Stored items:
________________________

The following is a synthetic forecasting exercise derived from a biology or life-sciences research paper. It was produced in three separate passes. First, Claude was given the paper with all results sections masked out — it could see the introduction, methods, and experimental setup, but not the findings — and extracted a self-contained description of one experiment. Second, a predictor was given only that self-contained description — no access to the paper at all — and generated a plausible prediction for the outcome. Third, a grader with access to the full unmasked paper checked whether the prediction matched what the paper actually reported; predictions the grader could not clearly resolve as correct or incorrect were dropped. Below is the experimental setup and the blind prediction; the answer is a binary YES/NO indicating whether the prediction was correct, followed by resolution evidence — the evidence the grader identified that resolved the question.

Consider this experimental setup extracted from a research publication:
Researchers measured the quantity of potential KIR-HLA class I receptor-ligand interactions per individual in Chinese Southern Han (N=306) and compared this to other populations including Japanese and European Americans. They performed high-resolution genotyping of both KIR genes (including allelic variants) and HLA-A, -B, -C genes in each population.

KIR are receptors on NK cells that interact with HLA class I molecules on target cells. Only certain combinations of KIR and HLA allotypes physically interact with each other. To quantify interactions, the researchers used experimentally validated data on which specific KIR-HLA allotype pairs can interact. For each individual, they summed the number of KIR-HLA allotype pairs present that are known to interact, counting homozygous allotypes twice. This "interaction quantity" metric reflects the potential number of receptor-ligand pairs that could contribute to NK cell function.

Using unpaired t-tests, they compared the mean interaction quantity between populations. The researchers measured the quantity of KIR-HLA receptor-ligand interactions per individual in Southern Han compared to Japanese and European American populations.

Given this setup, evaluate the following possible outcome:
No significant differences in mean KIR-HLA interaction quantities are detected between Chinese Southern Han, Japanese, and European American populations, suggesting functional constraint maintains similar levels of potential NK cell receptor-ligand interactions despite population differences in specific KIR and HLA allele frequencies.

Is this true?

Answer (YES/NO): NO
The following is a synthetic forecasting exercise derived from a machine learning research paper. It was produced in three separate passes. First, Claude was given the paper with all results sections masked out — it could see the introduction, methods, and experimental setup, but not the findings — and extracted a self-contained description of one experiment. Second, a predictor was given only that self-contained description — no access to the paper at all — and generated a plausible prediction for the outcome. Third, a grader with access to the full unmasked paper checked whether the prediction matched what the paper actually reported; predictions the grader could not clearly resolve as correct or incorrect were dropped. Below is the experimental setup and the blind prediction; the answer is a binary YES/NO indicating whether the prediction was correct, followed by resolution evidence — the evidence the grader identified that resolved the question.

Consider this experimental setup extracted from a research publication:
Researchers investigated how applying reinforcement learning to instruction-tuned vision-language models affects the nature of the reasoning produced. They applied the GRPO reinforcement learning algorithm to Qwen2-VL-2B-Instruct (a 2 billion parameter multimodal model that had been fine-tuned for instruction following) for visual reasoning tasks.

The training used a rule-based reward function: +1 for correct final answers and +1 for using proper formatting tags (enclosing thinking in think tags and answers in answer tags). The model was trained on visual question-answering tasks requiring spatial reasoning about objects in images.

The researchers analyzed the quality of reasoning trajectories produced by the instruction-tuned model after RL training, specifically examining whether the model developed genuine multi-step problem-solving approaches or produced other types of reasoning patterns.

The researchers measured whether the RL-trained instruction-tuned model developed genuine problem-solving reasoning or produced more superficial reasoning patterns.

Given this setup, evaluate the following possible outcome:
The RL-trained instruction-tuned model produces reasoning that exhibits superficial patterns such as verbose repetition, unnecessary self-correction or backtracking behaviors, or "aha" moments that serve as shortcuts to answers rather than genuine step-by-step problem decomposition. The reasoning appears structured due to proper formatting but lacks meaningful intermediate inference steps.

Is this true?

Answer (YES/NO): YES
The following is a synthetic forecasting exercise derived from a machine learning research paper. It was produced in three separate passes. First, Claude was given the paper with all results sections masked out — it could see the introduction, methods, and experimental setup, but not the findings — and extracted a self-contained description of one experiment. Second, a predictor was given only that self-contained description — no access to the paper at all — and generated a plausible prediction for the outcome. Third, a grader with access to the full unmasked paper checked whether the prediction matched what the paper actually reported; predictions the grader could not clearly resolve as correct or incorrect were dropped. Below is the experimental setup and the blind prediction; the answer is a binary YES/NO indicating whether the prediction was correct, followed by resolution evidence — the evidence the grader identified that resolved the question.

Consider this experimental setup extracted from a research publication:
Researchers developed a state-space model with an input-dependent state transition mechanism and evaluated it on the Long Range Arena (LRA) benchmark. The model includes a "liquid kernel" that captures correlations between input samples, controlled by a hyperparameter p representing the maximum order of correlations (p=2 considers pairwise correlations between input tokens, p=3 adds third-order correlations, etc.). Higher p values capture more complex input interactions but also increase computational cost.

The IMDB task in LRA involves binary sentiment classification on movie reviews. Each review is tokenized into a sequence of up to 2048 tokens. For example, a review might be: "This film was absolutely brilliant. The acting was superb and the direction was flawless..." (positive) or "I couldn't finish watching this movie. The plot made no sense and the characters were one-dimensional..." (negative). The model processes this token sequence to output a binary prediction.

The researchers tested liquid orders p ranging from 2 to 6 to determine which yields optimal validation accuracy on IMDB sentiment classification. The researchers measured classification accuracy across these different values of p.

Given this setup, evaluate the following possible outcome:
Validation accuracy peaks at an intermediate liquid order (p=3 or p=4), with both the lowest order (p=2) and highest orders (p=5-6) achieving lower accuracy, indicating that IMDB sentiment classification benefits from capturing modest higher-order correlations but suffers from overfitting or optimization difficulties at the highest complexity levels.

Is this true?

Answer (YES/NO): NO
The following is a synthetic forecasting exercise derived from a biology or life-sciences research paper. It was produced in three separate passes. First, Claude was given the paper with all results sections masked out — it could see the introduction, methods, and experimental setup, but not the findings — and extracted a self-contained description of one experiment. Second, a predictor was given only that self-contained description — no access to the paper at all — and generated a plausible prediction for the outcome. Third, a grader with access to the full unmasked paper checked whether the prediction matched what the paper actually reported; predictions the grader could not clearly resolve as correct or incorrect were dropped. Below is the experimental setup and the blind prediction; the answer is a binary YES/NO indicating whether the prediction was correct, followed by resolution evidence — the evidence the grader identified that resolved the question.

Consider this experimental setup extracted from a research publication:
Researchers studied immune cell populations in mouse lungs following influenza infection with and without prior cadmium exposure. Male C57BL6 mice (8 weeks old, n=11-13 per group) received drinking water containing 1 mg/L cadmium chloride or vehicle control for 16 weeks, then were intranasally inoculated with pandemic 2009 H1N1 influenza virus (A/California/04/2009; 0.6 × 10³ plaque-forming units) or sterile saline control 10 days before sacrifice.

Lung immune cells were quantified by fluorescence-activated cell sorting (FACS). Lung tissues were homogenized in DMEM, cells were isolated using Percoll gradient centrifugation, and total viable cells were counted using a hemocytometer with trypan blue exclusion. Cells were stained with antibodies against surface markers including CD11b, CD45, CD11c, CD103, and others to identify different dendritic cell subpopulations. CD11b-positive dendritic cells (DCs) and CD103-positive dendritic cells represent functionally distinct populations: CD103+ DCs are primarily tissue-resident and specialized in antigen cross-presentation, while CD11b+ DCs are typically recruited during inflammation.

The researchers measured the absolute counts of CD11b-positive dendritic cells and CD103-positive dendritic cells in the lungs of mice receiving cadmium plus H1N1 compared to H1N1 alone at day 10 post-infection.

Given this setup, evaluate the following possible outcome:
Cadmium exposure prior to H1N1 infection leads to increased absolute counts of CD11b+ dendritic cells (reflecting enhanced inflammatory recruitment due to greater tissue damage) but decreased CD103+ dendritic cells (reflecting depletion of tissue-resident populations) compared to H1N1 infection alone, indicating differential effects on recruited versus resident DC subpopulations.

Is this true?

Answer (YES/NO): NO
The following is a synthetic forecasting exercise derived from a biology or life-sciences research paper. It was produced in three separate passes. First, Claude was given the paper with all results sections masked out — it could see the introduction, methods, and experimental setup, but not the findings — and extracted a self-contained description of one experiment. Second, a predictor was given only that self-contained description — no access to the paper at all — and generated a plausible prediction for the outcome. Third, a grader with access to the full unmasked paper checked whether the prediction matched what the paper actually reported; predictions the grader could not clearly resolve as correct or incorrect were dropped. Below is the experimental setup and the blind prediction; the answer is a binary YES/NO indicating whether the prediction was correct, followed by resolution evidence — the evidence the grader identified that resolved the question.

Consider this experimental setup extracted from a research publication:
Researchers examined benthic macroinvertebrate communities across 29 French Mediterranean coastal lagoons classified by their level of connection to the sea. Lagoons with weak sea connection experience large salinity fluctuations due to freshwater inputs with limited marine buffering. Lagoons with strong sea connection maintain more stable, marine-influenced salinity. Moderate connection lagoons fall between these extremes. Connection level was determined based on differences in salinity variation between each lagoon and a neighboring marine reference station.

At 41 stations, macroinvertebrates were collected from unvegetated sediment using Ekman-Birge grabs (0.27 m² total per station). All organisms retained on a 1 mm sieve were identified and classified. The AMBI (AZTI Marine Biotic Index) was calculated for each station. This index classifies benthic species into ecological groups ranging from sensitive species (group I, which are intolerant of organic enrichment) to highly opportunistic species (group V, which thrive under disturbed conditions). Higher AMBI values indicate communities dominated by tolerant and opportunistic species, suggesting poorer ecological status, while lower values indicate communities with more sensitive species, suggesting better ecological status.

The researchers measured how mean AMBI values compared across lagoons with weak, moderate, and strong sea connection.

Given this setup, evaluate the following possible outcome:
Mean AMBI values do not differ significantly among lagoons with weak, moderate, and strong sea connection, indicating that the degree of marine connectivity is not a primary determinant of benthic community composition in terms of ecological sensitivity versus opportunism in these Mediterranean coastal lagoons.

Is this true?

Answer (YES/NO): YES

________________________

With the line containing "At 41 stations, macroinvertebrates" as the first and the last line of the data as the final one, copy every line between them exactly, those two included.

At 41 stations, macroinvertebrates were collected from unvegetated sediment using Ekman-Birge grabs (0.27 m² total per station). All organisms retained on a 1 mm sieve were identified and classified. The AMBI (AZTI Marine Biotic Index) was calculated for each station. This index classifies benthic species into ecological groups ranging from sensitive species (group I, which are intolerant of organic enrichment) to highly opportunistic species (group V, which thrive under disturbed conditions). Higher AMBI values indicate communities dominated by tolerant and opportunistic species, suggesting poorer ecological status, while lower values indicate communities with more sensitive species, suggesting better ecological status.

The researchers measured how mean AMBI values compared across lagoons with weak, moderate, and strong sea connection.

Given this setup, evaluate the following possible outcome:
Mean AMBI values do not differ significantly among lagoons with weak, moderate, and strong sea connection, indicating that the degree of marine connectivity is not a primary determinant of benthic community composition in terms of ecological sensitivity versus opportunism in these Mediterranean coastal lagoons.

Is this true?

Answer (YES/NO): YES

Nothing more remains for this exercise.